A Foreman le importaba tanto Paul Michelet como a Bancroft los aldeanos camboyanos que vivían cerca de la puerta de Angkor.
—El Bright Eye podría permitirnos ayudar a Michelet. Si logramos localizar el avión, podremos darle esa información.
—¿Y? —Bancroft resopló—. ¿Qué puede hacer con la información? ¿Entrar allí y sacarlos? Por lo que dice usted, nadie puede hacerlo.
—Michelet se ha puesto en contacto con alguien que podría hacerlo. Además, con la fase de cambio, tal vez podrían entrar y salir cuando el avión no esté cubierto. —Si lo está alguna vez, pensó Foreman—. Pero antes tenemos que averiguar la posición exacta.
—Por Dios, Foreman. ¿Tan importante es?
—Señor, creo que es de vital importancia —respondió Foreman, conteniendo la primera respuesta que acudió a sus labios.

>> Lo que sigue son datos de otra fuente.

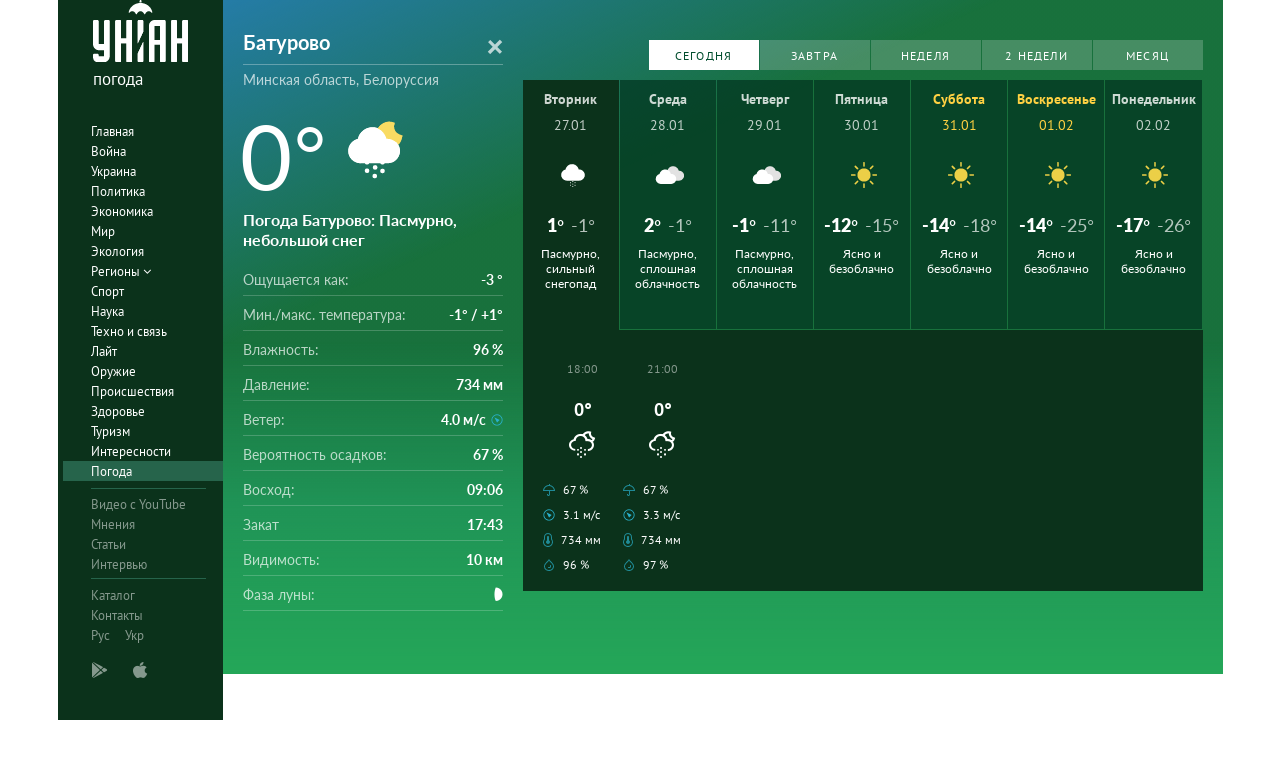

--- FILE ---
content_type: image/svg+xml
request_url: https://pogoda.unian.net/images/icons_with_bg/n412.svg
body_size: 1729
content:
<?xml version="1.0" encoding="utf-8"?>
<!-- Generator: Adobe Illustrator 20.1.0, SVG Export Plug-In . SVG Version: 6.00 Build 0)  -->
<svg version="1.1" id="Layer_1" xmlns="http://www.w3.org/2000/svg" xmlns:xlink="http://www.w3.org/1999/xlink" x="0px" y="0px"
	 viewBox="0 0 102 102" style="enable-background:new 0 0 102 102;" xml:space="preserve">
<style type="text/css">
	.st0{fill:#F9DB62;}
	.st1{fill:#FFFFFF;}
</style>
<g>
	<g>
		<path class="st0" d="M77.8,39.4c1.1-1.1,2-2.3,2.5-3.7c-3.1-1.4-5.6-3.7-7.3-6.8c-1.7-3.1-2.8-6.2-2.8-9.6v-0.8
			c-0.3,0-0.6,0-0.8,0c-2,0-3.9,0.6-5.6,1.4c-2,1.1-3.4,2.5-4.5,4.5l-4.8-3.1c0.8-1.7,2-3.1,3.4-4.2c1.4-1.1,2.5-2,3.9-2.8
			c1.4-0.6,2.8-1.1,3.9-1.4c1.4-0.3,2.5-0.6,3.9-0.6s2.8,0.3,4.2,0.6l2.8,0.8c0.6,0.3,0.6,0.6,0.6,0.8l-0.6,2
			c-0.3,1.1-0.3,2-0.3,2.8c0,1.1,0.3,2.3,0.6,3.1c0.3,1.1,0.8,2.3,1.4,3.1c0.6,1.1,1.7,2,2.8,2.8c1.1,0.8,2.5,1.4,3.9,2l2.3,0.8
			c0.3,0,0.6,0.3,0.6,0.6v0.3l-1.1,2.8c-0.8,3.7-2.5,6.5-5.1,8.7L77.8,39.4z"/>
	</g>
	<path class="st1" d="M82,44.2c1.4,2.5,2.3,5.4,2.3,8.2S83.4,58,82,60.6s-3.4,4.5-5.9,6.2c-2.5,1.4-6,1.4-9.1,1.7
		c-0.3,0,0.4,0.5,0.4,0.3V64c0-0.3,0.3-0.6,0.6-0.6c2.8,0,5.4-1.4,7.3-3.4c2-2,3.1-4.8,3.1-7.6s-1.1-5.6-3.4-7.6
		c-2.3-2.3-4.8-3.1-7.9-3.1h-5.4c0-0.3-0.3-0.3-0.3-0.8l-0.3-2c-0.3-3.7-2-6.8-4.8-9.3s-5.9-3.7-9.6-3.7S40,27,37.2,29.6
		s-4.2,5.6-4.5,9.3l-0.3,1.7c0,0.3-0.3,0.6-0.6,0.6h-1.7c-2.8,0.3-5.1,1.7-7,3.7s-2.8,4.5-2.8,7.3s1.1,5.4,3.1,7.6
		c2,2.3,4.5,3.4,7.3,3.4c0.3,0,0.6,0.3,0.6,0.6v4.5c0,0.3-0.3,0.6-0.6,0.6c-4.5-0.3-8.5-2-11.6-5.1c-3.1-3.1-4.8-7-4.8-11.6
		c0-3.9,1.1-7.3,3.7-10.4s5.6-5.1,9.3-5.9c1.1-4.5,3.4-8.5,7-11.3C38,21.4,42.3,20,47.1,20c2.5,0,5.4,0.3,7.9,1.7
		c3.4,1.7,4.8,3.1,4.8,3.1c3.4,2.8,5.6,6.5,6.8,10.7l0,0h1.1c4.2,0,7.6,1.4,10.7,3.9C78.4,39.7,80,41.1,82,44.2z"/>
</g>
<path class="st1" d="M36.6,64.3c0.6-0.6,1.1-0.8,2-0.8c0.8,0,1.4,0.3,2,0.8c0.6,0.6,0.8,1.1,0.8,2c0,0.8-0.3,1.4-0.8,2
	c-0.6,0.6-1.1,0.8-2,0.8c-0.8,0-1.4-0.3-2-0.8c-0.6-0.6-0.8-1.1-0.8-2C35.8,65.7,36.1,64.8,36.6,64.3z M47.3,58.6
	c0.6-0.6,1.1-0.8,2-0.8c0.8,0,1.4,0.3,2,0.8c0.6,0.6,0.8,1.1,0.8,2c0,0.8-0.3,1.4-0.8,2c-0.6,0.6-1.1,0.8-2,0.8
	c-0.8,0-1.4-0.3-2-0.8c-0.6-0.6-0.8-1.1-0.8-2C46.5,59.7,46.8,59.2,47.3,58.6z M58.3,64.3c0.6-0.6,1.1-0.8,2-0.8s1.4,0.3,2,0.8
	c0.6,0.6,0.8,1.1,0.8,2c0,0.8-0.3,1.4-0.8,2c-0.6,0.6-1.1,0.8-2,0.8c-0.8,0-1.4-0.3-2-0.8c-0.6-0.6-0.8-1.1-0.8-2
	C57.5,65.7,57.8,64.8,58.3,64.3z"/>
<circle class="st1" cx="39.5" cy="79.2" r="3.2"/>
<circle class="st1" cx="60.5" cy="79.5" r="3.2"/>
<circle class="st1" cx="39.5" cy="67.7" r="3.2"/>
<circle class="st1" cx="60.5" cy="67.7" r="3.2"/>
<circle class="st1" cx="50" cy="86.4" r="3.2"/>
<circle class="st1" cx="50.5" cy="74.7" r="3.2"/>
<path class="st0" d="M58.6,23.9l2.5-3.7l2-2l4.2-1.4l3.9,0.8c0,0,1.7,2.8,2,3.7c0.3,0.8,1.7,3.4,2,4.5c0.3,1.1,1.1,1.4,1.4,2.8
	c0.6,1.1,3.7,3.4,3.7,3.9c0.3,0.3,2.3,2.3,2.3,2.3v2.8L80.9,40h-1.7l-14.1-3.9L58.6,23.9z"/>
<g>
	<g>
		<path class="st0" d="M77.5,39.7c1.1-1.1,2-2.3,2.5-3.7c-3.1-1.4-5.6-3.7-7.3-6.8s-2.8-6.2-2.8-9.6v-0.6c-0.3,0-0.6,0-0.8,0
			c-2,0-3.9,0.6-5.6,1.4c-2,1.1-3.4,2.5-4.5,4.5L54.1,22c0.8-1.7,2-3.1,3.4-4.2c1.4-1.1,2.5-2,3.9-2.8c1.4-0.6,2.8-1.1,3.9-1.4
			c1.4-0.3,2.5-0.6,3.9-0.6c1.4,0,2.8,0.3,4.2,0.6l2.8,0.8c0.6,0.6,0.6,0.8,0.6,1.1l-0.6,2c-0.3,1.1-0.3,2-0.3,2.8
			c0,1.1,0.3,2.3,0.6,3.4c0.3,1.1,0.6,2.3,1.4,3.1c0.6,1.1,1.4,2,2.8,2.8c1.4,0.8,2.5,1.4,3.9,2l2,0.8c0.3,0,0.6,0.3,0.6,0.6v0.3
			l-0.6,2.3c-0.8,3.7-2.5,6.5-5.1,8.7L77.5,39.7z"/>
	</g>
	<path class="st1" d="M82,43.9c1.4,2.5,2.3,5.4,2.3,8.2c0,2.8-0.8,5.6-2.3,8.2s-3.4,4.5-5.9,6.2S71,68.8,67.9,69
		c-0.3,0-37.8,0.3-37.8,0v-5.6c0-0.3,37.5,0,37.8,0c2.8,0,5.4-1.4,7.3-3.4c2-2,3.1-4.8,3.1-7.6s-1.1-5.6-3.4-7.6
		c-2.3-2.3-4.8-3.1-7.9-3.1h-5.4c-0.3,0-0.6-0.3-0.6-0.6l-0.3-2c-0.3-3.7-2-6.8-4.8-9.3s-5.9-3.7-9.6-3.7c-3.7,0-6.8,1.1-9.6,3.7
		s-4.2,5.6-4.5,9.3l-0.3,1.7c0,0.3-0.3,0.6-0.6,0.6h-1.7c-2.8,0.3-5.1,1.7-7,3.7c-2,2-2.8,4.5-2.8,7.3s1.1,5.4,3.1,7.6
		c2,2.3,4.5,3.4,7.3,3.4c0.3,0,0.6,0.3,0.6,0.6v4.5c0,0.3-0.3,0.6-0.6,0.6c-4.5-0.3-8.5-2-11.6-5.1s-4.8-7-4.8-11.6
		c0-3.9,1.1-7.3,3.7-10.4c2.5-3.1,5.6-5.1,9.3-5.9c1.1-4.5,3.4-8.5,7-11.3c3.7-3.1,7.9-4.5,12.7-4.5c2.5,0,5.4,0.3,7.9,1.7
		c3.4,1.7,4.8,3.1,4.8,3.1c3.4,2.8,5.6,6.5,6.8,10.7l0,0h1.1c4.2,0,7.6,1.4,10.7,3.9C78.4,39.4,80,40.8,82,43.9z"/>
	<polyline class="st1" points="20.8,62.3 29.3,64.5 22.8,62.3 	"/>
	<polygon class="st1" points="17.4,58.3 29.3,64.5 60.3,66.5 77.2,62.3 80,53 77.2,43.7 69,38.9 63.1,38 61.2,32.7 57.8,27 
		50.4,23.4 42.3,23.4 36.3,27 31.3,35.5 23.9,41.1 18,47.3 	"/>
</g>
</svg>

—Yo no lo veo así —replicó Bancroft—. En todos estos años no nos ha dado ninguna prueba consistente. ¿No conoce el cuento del niño que gritaba que viene el lobo?
—Lo conozco, señor, y deberíamos recordar que al final el niño tenía razón. Había lobos —respondió Foreman, fijando su mirada en la borrosa imagen triangular.

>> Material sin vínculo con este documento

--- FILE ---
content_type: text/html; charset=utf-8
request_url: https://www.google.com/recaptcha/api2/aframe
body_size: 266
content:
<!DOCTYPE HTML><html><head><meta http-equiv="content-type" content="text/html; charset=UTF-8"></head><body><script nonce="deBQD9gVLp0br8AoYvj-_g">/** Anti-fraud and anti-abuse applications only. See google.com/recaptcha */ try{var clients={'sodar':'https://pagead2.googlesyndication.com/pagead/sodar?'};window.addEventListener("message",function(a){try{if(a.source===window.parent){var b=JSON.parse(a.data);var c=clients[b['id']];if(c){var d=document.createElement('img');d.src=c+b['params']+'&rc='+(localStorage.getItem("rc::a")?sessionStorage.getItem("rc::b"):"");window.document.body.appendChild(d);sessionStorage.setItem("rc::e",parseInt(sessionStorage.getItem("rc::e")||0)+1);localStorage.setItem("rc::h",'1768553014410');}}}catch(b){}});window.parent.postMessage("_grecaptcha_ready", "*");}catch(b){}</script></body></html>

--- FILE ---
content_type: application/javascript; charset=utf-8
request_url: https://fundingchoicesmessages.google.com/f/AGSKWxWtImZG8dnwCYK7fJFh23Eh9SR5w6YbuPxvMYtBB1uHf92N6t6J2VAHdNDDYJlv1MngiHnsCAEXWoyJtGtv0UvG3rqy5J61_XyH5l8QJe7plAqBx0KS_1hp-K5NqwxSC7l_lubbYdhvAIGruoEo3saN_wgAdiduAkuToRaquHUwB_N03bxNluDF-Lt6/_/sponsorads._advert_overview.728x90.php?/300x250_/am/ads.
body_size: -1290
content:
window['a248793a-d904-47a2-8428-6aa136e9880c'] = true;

—¿Lobos en Camboya? —dijo Bancroft—. ¿A quién demonios le importa?
—Creo que va más allá de Camboya. —Foreman controló la voz.
—Cree, cree. Habla como esos malditos tipos de los ovnis del Área 51 a los que tengo que escuchar todo el tiempo, que están preocupados porque unos hombrecillos grises aparezcan y hagan estallar la Tierra. ¿Sabe cuánto nos cuesta esa gente? ¿Y sabe cuántos hombrecillos grises hemos encontrado? Hay problemas reales aquí y ahora de los que el presidente y yo tenemos que preocuparnos.
Foreman guardó silencio.
—Adelante, utilice el Bright Eye —dijo Bancroft por fin—. Pero le hago a usted responsable.
La comunicación se cortó. Siempre era él el responsable, pensó Foreman mientras colgaba el auricular de la horquilla.
Ariana Michelet nunca había sido tan consciente del simple acto de respirar. Fue lo primero que sintió: el aire deslizándose en su garganta, llenándole los pulmones. La textura del aire era extraña, casi aceitosa y espesa; no podía comprender que el aire fuera espeso, pero lo era. Todavía sentía en la boca y en la parte posterior de la garganta el sabor a vómito.
Al ser consciente de que estaba respirando, de pronto recordó. El avión cayendo, estrellándose. Abrió los ojos, pero no vio nada. Oscuridad total. ¿Estaba ciega? ¿Muerta? Esa inquietante segunda pregunta aplastó la primera.